Define $$\hat w_\lambda = \arg\min_w L(\Theta, X, y) + \lambda \|w\|_2^2.$$ We know that $\lim_{\lambda \to \infty} \hat w_\lambda = 0$, due to the penalty $w \mapsto \|w\|_2^2$ having the origin as its minimizer.
Sycorax points out that, similarly, $\lim_{\lambda \to \infty} \left\{ \arg\min_w L(\Theta, X, y) + \lambda \|w-c\|_2^2 \right\} = c.$ This successful generalization may lead us to propose the estimator $$\tilde w_\lambda = \arg\min_w L(\Theta, X, y) + \lambda \mathrm{pen}(w),$$ where $\mathrm{pen}$ is a function whose minimizer satisfies some property that we seek. Indeed, Sycorax takes $\mathrm{pen}(w) = g(\|w\|_2^2 - 5)$, where $g$ is (uniquely) minimized at the origin, and, in particular, $g \in \{|\cdot|, \, (\cdot)^2\}$. Therefore $\lim_{\lambda \to \infty} \|\tilde w_\lambda \|_2^2 = 5$, as desired. Unfortunately, though, both of the choices of $g$ lead to penalties which are nonconvex, leading the estimator to be difficult to compute.
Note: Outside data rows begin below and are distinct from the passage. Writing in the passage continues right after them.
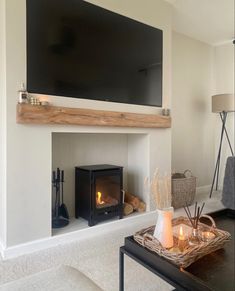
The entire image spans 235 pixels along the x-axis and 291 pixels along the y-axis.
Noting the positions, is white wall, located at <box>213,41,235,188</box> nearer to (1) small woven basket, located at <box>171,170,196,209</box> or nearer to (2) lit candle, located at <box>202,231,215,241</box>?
(1) small woven basket, located at <box>171,170,196,209</box>

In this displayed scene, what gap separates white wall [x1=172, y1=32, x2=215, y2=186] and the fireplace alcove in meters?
0.99

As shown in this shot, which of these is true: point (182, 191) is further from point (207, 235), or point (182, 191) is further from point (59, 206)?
point (207, 235)

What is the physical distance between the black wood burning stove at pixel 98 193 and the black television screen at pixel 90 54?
755mm

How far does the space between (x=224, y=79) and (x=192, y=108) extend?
850 mm

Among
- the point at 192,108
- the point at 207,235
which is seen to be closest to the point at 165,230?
the point at 207,235

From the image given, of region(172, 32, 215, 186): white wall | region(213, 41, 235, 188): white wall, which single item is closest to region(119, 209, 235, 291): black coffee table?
region(172, 32, 215, 186): white wall

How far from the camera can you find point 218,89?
4.41 metres

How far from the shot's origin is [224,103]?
3.75 m

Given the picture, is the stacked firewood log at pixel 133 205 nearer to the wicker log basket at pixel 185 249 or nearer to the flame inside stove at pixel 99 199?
the flame inside stove at pixel 99 199

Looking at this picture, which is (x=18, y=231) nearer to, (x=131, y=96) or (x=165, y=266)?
(x=165, y=266)

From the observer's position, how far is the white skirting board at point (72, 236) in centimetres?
199

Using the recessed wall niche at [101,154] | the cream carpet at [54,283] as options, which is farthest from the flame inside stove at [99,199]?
the cream carpet at [54,283]

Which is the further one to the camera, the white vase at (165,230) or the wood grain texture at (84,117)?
the wood grain texture at (84,117)

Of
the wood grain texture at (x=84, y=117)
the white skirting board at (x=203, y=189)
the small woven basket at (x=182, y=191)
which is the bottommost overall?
the white skirting board at (x=203, y=189)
The above analysis seems to be the best solution (maybe up to the choice of $g$, for which I have no better one to suggest) if we insist on $\lambda \to \infty$ as being the unique interpretation of "tends to" described in the question. However, assuming that $\|\arg\min_w L(\Theta, X, y) \|_2^2 \geq 5$, there exists some $\Lambda$ so that the minimizer $\hat w_\Lambda$ of OP's problem satsifes $\|\hat w_\Lambda\|_2^2 = 5$. Therefore $$\lim_{\lambda \to \Lambda} \left\| \hat w_\lambda \right\|_2^2 = 5,$$ without needing to change the objective function. If no such $\Lambda$ exists, then the problem of computing $\arg\min_{w : \|w\|_2^2 = 5} L(\Theta, X, y)$ is intrinsically difficult. Indeed, there's no need to consider any estimator besides $\hat w_\lambda$ when trying to encourage natural properties of $\|\hat w_\lambda\|_2^2$.
(To enforce that a penalized estimator attains a value of the penalty which is not achieved by the unpenalized estimator seems highly unnatural to me. If anyone is aware of any places where this is in fact desired, please do comment!)